[BEGIN Source excerpt]

If you haven’t seen Bird Box, one of many trending original productions on Netflix, then you’re probably living with a blindfold over your eyes, too!
The suspenseful thriller is set in today’s modern society as it falls into mass chaos after an unknown epidemic sweeps the globe, causing people to commit suicide in the most simple or gruesome ways.
Boasting a brow-raising cast, Bird Box mixes some celebrity favorites (eyeing you Sandra Bullock and Sarah Paulson) with a handful of unexpected or new faces. Travante Rhodes (Tom) isn’t a stranger to the big screen, but after just entering the limelight in 2016 with Moonlight, he is honored with the lead role opposite Bullock as her love interest. Even Rapper Machine Gun Kelly’s minor role is another unexpected appearance worth gawking at. If tossing things up was Netflix’s final choice, I’m all for it since it brings more recognition to unnoticed talent.

[END Source excerpt]
[BEGIN Given data]

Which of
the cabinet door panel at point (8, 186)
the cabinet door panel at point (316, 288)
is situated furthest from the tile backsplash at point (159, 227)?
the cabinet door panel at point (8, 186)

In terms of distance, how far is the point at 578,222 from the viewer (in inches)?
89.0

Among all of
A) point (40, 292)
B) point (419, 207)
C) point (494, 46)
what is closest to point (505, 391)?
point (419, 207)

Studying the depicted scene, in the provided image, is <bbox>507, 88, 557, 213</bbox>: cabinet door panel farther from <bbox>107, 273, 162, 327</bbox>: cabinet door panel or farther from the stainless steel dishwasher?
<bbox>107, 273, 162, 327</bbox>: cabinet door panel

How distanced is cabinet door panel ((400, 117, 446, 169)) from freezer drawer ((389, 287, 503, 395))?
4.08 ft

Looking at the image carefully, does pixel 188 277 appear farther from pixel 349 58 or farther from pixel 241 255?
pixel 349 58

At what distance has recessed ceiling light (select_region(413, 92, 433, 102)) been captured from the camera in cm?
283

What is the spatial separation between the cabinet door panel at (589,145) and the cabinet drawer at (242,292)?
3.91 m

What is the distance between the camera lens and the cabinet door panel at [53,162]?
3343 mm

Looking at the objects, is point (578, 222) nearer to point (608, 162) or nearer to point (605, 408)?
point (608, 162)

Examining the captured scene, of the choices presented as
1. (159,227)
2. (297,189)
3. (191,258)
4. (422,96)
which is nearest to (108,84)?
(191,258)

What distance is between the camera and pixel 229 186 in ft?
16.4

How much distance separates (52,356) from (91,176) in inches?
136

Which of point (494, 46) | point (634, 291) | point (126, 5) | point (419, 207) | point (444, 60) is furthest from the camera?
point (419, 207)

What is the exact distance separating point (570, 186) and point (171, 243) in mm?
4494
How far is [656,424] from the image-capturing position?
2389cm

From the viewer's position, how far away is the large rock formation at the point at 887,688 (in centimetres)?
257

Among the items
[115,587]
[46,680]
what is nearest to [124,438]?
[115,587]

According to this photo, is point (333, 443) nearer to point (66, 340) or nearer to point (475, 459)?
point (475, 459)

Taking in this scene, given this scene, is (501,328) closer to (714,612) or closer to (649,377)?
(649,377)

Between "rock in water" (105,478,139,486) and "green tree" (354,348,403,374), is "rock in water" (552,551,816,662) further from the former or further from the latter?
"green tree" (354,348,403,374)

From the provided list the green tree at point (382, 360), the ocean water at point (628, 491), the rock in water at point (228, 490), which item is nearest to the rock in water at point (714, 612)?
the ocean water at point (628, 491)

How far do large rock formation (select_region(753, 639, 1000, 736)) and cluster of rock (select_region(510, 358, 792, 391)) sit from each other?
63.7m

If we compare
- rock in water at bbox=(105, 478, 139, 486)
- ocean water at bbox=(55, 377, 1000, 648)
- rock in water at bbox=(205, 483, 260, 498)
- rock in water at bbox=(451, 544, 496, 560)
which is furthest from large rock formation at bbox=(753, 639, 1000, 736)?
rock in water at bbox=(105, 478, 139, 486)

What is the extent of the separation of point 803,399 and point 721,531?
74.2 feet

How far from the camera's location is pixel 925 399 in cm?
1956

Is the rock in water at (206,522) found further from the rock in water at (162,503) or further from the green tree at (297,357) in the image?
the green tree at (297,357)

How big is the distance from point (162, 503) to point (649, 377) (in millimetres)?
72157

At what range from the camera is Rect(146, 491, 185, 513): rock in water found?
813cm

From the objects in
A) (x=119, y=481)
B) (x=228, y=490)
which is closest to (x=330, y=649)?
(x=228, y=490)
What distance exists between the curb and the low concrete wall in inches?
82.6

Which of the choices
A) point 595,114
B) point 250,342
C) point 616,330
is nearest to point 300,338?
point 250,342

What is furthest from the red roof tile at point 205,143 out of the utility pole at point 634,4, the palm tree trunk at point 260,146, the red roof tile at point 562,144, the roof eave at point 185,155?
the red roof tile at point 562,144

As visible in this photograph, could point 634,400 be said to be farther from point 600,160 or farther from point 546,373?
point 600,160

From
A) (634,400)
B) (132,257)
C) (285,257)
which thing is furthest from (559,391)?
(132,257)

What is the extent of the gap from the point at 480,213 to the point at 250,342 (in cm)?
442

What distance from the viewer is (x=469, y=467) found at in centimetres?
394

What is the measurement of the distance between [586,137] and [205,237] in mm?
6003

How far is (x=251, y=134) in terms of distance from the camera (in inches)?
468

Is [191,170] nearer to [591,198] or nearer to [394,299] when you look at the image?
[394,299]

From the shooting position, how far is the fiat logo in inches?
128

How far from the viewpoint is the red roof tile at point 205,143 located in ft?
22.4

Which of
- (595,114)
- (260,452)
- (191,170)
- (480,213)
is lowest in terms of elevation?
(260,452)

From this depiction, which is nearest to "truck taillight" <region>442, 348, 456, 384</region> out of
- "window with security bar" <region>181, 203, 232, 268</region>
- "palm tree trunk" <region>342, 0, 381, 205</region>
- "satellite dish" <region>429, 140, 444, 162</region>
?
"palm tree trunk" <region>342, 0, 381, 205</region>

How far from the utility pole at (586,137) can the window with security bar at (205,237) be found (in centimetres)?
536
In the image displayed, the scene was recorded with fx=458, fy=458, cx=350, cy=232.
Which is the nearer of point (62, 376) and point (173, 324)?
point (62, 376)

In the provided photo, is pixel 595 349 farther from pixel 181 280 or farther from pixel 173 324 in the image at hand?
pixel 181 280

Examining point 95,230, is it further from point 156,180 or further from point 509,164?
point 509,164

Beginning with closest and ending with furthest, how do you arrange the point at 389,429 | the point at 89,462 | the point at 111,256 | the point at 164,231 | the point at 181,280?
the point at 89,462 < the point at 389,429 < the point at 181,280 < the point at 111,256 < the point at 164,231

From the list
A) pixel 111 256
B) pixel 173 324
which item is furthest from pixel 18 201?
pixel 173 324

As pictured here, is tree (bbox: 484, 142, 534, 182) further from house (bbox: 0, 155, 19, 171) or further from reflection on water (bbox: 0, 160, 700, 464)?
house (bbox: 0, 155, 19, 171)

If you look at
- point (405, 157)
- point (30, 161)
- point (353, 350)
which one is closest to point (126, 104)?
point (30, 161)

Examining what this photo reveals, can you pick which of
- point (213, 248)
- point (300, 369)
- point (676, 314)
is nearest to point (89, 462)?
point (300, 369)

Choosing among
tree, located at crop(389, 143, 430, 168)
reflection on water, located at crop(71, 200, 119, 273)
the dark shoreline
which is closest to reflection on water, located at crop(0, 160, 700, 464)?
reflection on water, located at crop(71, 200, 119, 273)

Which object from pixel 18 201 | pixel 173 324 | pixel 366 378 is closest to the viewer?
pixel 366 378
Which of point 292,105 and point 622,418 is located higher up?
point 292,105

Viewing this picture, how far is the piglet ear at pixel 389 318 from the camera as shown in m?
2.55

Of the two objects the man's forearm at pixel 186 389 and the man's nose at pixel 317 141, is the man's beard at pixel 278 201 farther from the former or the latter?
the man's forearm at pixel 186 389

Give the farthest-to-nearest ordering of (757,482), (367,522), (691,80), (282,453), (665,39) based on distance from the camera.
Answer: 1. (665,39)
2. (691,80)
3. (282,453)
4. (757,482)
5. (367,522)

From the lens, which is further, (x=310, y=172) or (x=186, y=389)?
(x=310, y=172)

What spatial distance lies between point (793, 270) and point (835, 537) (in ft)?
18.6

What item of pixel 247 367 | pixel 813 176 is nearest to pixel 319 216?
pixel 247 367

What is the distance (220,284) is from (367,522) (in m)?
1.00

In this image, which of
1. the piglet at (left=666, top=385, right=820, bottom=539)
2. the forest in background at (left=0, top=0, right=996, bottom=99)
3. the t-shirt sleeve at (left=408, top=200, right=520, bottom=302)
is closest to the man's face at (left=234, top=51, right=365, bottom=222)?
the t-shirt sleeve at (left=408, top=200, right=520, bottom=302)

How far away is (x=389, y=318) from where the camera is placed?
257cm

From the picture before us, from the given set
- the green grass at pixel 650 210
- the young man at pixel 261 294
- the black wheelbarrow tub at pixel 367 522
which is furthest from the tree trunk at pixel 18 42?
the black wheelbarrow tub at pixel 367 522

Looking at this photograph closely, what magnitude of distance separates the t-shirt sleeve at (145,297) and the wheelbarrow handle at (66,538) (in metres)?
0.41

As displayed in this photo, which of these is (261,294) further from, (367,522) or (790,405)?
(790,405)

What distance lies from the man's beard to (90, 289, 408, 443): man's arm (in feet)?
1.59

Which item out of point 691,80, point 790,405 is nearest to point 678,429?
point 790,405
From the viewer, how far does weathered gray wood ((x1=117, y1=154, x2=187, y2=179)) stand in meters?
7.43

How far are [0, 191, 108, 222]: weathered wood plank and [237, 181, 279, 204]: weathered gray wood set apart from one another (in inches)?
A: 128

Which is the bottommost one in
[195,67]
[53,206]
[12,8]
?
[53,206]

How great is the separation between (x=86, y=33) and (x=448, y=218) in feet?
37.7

[END Given data]

Exercise objective
In the Bird Box review:
1. Which streaming service produced Bird Box as an original?
2. Which character does Travante Rhodes play?
3. With which film, and in what year, did Rhodes enter the limelight?
Answer from the Bird Box review alone, leaving the entries aside.

Written solution
1. Netflix
2. Tom
3. Moonlight, in 2016